— Start of PAGE —

Description

The design and planning of an evaluation methodology can commence with the mapping of key concepts and ideas. Different methods could be used to provide the map - use of pictures, concept maps, or concept 'webs'.

Concept mapping of impacts is used to define the effects that are to be evaluated and, in cases where there are multiple objectives and where these have not yet been firmly established, the associated indicators. It may also be very useful if the set of objectives lack precision. The tool is suited to evaluation in a partnership context because it is based on the aggregation of individual points of view for the purpose of reaching consensus between the partners.

The technique can be based on the use of various sources of information which could be used to undertake the mapping such as policy documentation, historical records, previous research/evaluation, scoping exercises, interviews, briefings etc.

The technique involves a structured process, and can be applied to individuals, stakeholders working in facilitated groups, or through the application of statistical (multivariate) methods to aggregate views from different stakeholders.

Concept mapping has been developed as a strategic planning tool, and is also sometimes used in market analysis and product development situations in industry.

The purpose of the technique

Mapping concepts and ideas can help in the formulation of research questions. Because it can involve groups it is a useful tool for promoting the participation of stakeholders in evaluation design. Importantly, when applied correctly the technique can make sure all views are captured in the debate. At the same time it is a technique which helps to deal with complexity and develop concensus in groups.

When applied to the evaluation of socio-economic development, the usual purpose of this method is to establish main parameters upon which the evaluation should or could focus. Its aim is to ensure that an evaluation will be comprehensive in its design. The aim is also to ensure that the design of the evaluation does not consider aspects that are irrelevant to the policy or programme area or topic. The maps can also be used as a 'touchstone' through the evaluation to keep it on track. If the mapping focuses on expectations around the outcomes and impacts of programmes, then the process can have an important function in the identification of indicators. Because the technique rates and clusters topics, it can also provide the basis for structuring the evaluation reporting.

When concept mapping is used for the purpose of mapping the impacts expected from a public intervention, a picture can be built up which takes into account the representations of all the protagonists (through clarification/grading). The systematic nature of the approach helps focus the work and when applied to groups can avoid fruitless digressions, and assist visualisation of the similarity or difference between impacts. It is possible to conduct collective reflections in large heterogeneous groups (up to 200 persons) and to structure and grade the main impacts expected from an intervention.

Circumstances in which it is applied

Concept or issue mapping is relevant to virtually all situations when an evaluation is planned as it enables resources for evaluation design to be more efficiently focused. It also facilitates stakeholder participation.

The technique is appropriate at different stages:

  • in an ex ante context, to determine the main objectives and priorities;
  • in an ex post context, the impact mapping technique is used to draw up the evaluation reference system (effectiveness criteria and impact indicators).

— End of PAGE —
— Start of DATASET ROWS —

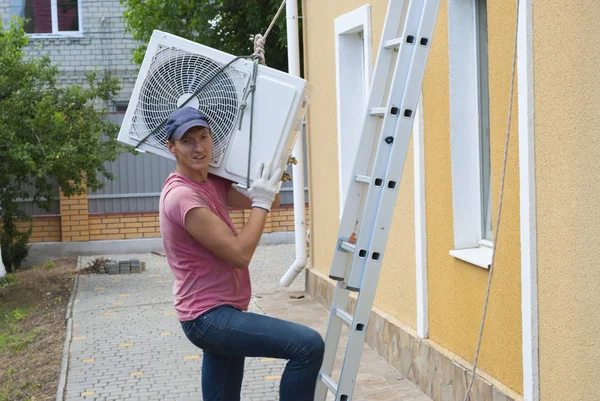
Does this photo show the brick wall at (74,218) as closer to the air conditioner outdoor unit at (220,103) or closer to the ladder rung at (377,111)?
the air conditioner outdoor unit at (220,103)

— End of DATASET ROWS —
— Start of DATASET ROWS —

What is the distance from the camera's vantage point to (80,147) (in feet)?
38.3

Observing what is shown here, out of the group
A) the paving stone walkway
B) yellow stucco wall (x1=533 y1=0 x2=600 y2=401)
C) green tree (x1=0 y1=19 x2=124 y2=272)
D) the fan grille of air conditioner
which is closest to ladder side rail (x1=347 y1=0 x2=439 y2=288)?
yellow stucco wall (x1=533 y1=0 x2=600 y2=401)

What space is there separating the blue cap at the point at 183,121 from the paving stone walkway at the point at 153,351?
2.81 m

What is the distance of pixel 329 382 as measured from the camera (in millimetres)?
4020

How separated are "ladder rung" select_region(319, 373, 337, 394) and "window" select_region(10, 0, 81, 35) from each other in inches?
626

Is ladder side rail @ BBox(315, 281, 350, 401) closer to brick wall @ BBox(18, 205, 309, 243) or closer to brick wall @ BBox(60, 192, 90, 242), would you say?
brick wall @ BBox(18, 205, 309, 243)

— End of DATASET ROWS —

# GOAL OF THE EXERCISE
Copy the concept mapping text from the words "The technique is" through "and impact indicators).", changing "priorities" to "goals".

# THE RESULT
The technique is appropriate at different stages:

  • in an ex ante context, to determine the main objectives and goals;
  • in an ex post context, the impact mapping technique is used to draw up the evaluation reference system (effectiveness criteria and impact indicators).